[SOURCE TEXT]
# printing locally from a remote server connection



## kanaitpro (Feb 13, 2013)

i am having a bit of trouble with a remote server connection. i recently switched some pos machines over from xp to 7 and everything is going great until my customer tries to print a report from another store. he used to use a remote desktop connection and have the pos software running on the server, running server 2003. in the past, he has lost his printer on the server and has had to add it. this was not working this time. i have never had to print locally from a remote connection, so am a little lost. i didn't know which port to use, so tried the usb, the lpt, and some others i saw that were ts01 or something like that. i'm not having much luck, and need some assistance. i also have the option of a network printer if it would be easier to use that. thanx for any help.


----------



## srhoades (May 15, 2003)

To print locally from a remote desktop connection you need to add the print drivers of the local printer to the server. You do not install the printer at all on the server. The print drivers must match the OS and architecture (32bit or 64bit) as the local machine.


----------



## kanaitpro (Feb 13, 2013)

that's the problem. the server is a 32 bit server 2003, the local machine is win 7 64 bit. i was trying to add the print drivers to the remote server and it kept saying not the right os. the printer is installed on the local machine, so it seems to me that if i install it on the server it should work. any ideas on how to get around this? like i said, i have the option of using the networked printer in the local office, but printers have never been my specialty. i know the internal ip address and the external ip address, but am having trouble pointing the machine to the path. i am not sure of the syntax, and my searches have been hampered a little.


----------



## srhoades (May 15, 2003)

You need to research remote desktop printing. You do not install the printer, you only add the driver via the add driver wizard. In the remote desktop connection settings of the client check the local settings and that printers are selected. The printer will then show up as an option to print to in the remote desktop session.


----------

[INFORMATION SHOWN]
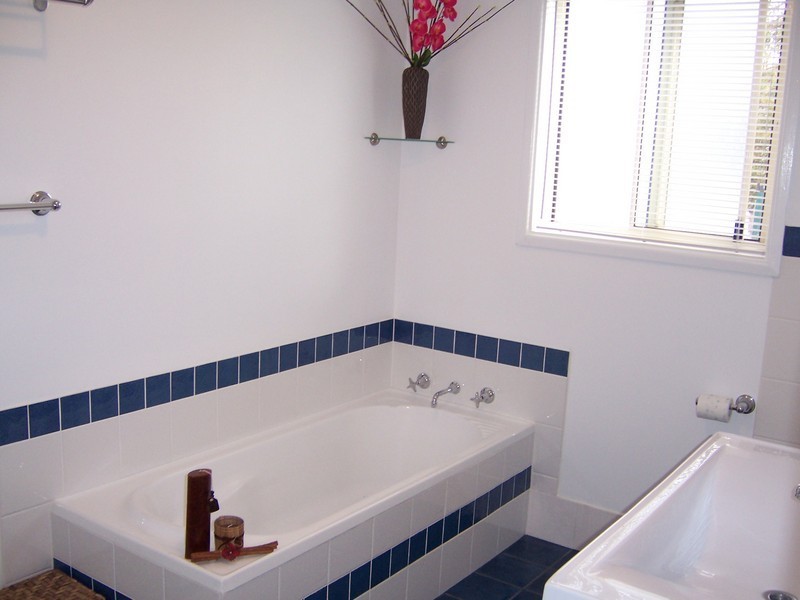 74 Cammaray Drive, St Georges Basin NSW 2540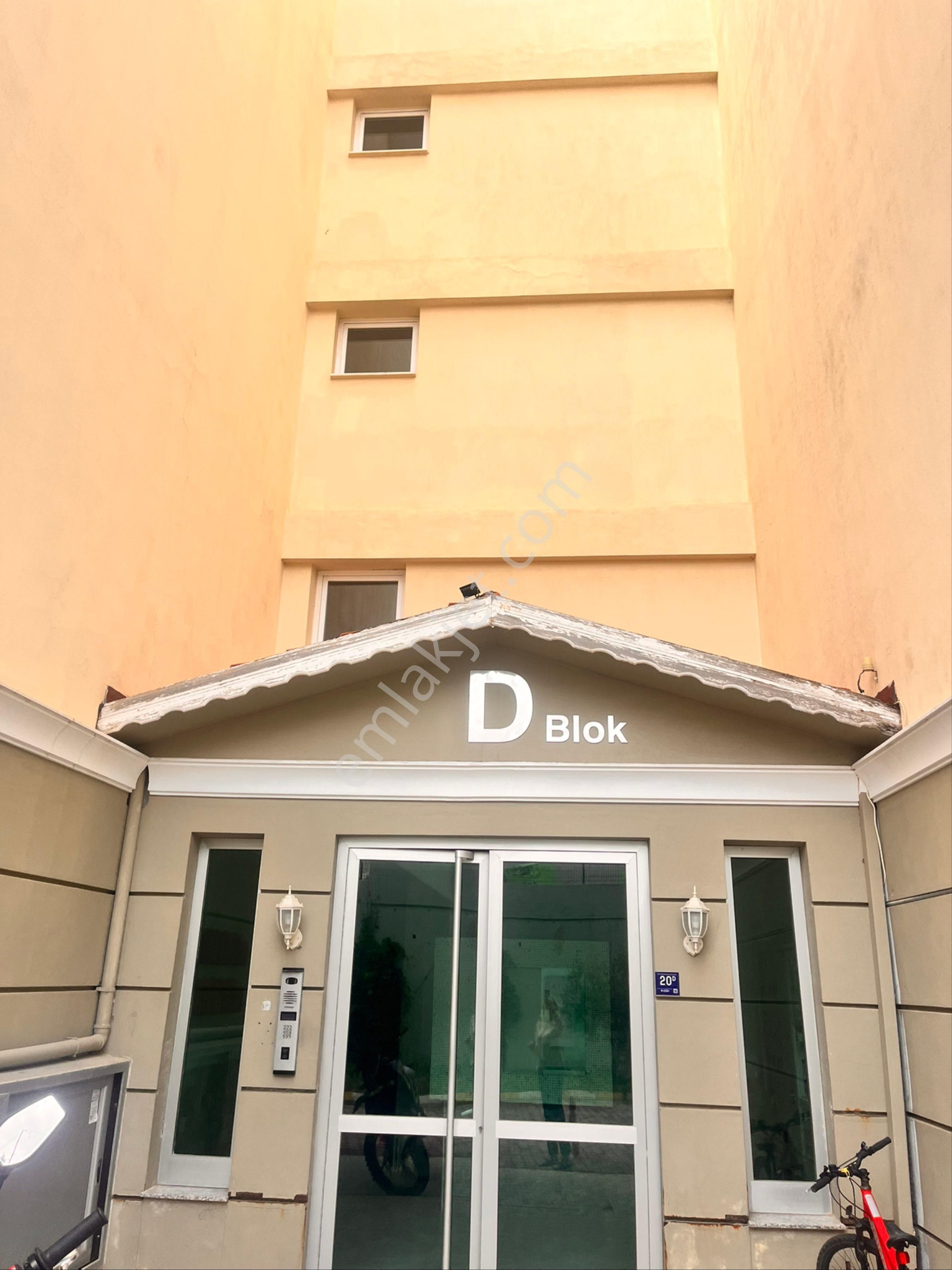 Kuşadası Ege Mh Geniş Çatı Dublex Daire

[WORK ITEM] Translate this sentence from the forum thread on remote desktop printing into Spanish: "You do not install the printer at all on the server."

[SOLUTION TO THE PROBLEM] No se instala la impresora en el servidor en absoluto.